I find it important to listen to a woman's experiences but keep in mind to listen not to what she says, but what she describes. Her feelings are much more important and accurate than her conclusions in regards to her experiences.
I really feel for people with autism because they lack the sense that helps them read women, because on the whole women are really bad at explaining themselves.
How can I respect adults that I seem to understand better than they understand themselves? This isn't an intelligence thing either, I've dated at least two women I'm convinced would be more intelligent than me across the board. They ended up teaching me a lot about themselves. The first of the two made me realize how important it is to maintain that mild disrespect, because when I openly accepted her advice she became too arrogant (and as a result unhappy), because she thought it made her better than me (and women want someone better than themselves). Of course women never admit this (except maybe in bed, but then they'll admit anything, even things that aren't true), which proves yet again that they can't be trusted at saying what they like.

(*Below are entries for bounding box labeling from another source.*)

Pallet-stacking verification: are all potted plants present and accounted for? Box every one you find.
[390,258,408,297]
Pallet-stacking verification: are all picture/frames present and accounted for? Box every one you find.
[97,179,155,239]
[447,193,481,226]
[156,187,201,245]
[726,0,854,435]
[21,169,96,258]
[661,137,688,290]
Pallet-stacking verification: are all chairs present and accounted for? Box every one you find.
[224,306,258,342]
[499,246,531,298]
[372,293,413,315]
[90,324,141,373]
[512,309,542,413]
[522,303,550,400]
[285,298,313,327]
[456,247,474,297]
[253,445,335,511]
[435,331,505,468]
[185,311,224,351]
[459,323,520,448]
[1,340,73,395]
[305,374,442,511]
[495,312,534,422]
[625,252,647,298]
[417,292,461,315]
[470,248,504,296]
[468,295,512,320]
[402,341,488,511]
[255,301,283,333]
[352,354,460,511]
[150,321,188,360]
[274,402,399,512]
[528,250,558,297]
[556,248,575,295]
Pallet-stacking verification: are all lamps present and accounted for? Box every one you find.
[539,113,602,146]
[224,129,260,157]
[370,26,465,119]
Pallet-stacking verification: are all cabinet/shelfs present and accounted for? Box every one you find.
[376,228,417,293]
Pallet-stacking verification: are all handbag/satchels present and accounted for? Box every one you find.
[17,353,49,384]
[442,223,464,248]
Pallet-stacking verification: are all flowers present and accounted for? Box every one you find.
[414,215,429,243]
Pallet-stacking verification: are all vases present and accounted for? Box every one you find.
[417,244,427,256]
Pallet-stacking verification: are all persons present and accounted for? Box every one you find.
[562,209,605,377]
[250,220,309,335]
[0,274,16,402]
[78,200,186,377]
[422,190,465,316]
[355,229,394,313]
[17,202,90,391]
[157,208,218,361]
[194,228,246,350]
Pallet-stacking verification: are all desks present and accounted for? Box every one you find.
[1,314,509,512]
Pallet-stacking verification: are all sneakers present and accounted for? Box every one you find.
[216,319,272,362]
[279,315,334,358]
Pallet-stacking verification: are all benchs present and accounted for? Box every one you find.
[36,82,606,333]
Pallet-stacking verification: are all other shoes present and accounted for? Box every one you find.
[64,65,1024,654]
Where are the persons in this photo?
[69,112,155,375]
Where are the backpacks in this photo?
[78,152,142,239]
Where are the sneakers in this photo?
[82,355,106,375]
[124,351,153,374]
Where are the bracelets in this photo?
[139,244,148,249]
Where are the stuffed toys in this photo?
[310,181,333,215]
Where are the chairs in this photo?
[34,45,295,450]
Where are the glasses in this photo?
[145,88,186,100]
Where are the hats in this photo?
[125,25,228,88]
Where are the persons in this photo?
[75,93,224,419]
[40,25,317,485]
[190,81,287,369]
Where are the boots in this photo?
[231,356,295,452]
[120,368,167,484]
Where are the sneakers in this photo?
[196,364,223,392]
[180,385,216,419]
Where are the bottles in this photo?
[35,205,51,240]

It's what makes online interaction with women so tiresome and why I don't text or chat generally with women that I don't know. It's like trying to sail without having a sense of which way the wind is blowing. For the periods where I used dating sites to meet women (not a big fan), I never really chatted much. I said what I liked about her, suggested a date while making clear there was some leeway and then make one or two conversation starters so she can slow things down a little but more importantly feel like there's space for her to slow things down. The day before/of the date I made sure to text a bit, because women get more nervous than men and she needs to be reassured basicly. Without doing that you waste a lot of time getting stood up. I guess it's also a kind of foreplay to the date. It's not just be reassuring, it's also throwing up a ball or two and saying one or two things where she can't be sure exactly what you mean; things to make her curious. If it was writing a book, it would be the one or two hooks to get people turning the page. It may sound gimmicky, but it works.
This whole thing reminds me of that old adage: "You can either understand women or love women, but not both". There is a truth in that. Though I think you can still love something without taking their words too seriously.
I think when you really break it down, women just respond strongly to being disrespected. It focuses a woman's attention on you, which depending on what she's like might be positive (if she's an appeaser) or negative (if she thinks she's tough). As a sidenote you don't really see the appeasers online in forums because they avoid confrontation so they either just lurk or just don't say what they disagree with, which is why women you do discuss eith online are invariably insufferable.
A negative response in person is fine, even great, because now she'll try to tear you down and then when she discovers she can't affect you the way you affect her, she realizes at a base animal level that you're stronger and better than her and she'll be subscribing to your dick in no time.
Inexperienced men might be so swept of their feet by the sexual experience that they forget that women in bed have more desire to be disrespected even than th is outside it. This how sometimes women reclaim the power through sex and it tends to make both miserable pretty quickly.
I've known one guy who related his first sexual experience of a woman pointing out his nervousness and he didn't admit it and said "it's because you're exciting me". He was kind of a natural at understanding women. It took me mistakes to learn. He knew to retain the initiative from the get go.
I feel it's kinda sleazy talking about all this and it's easily misinterpreted because it's bad advice to say "disrespect women", but just keep in mind that it's worse advice when someone says "respect women".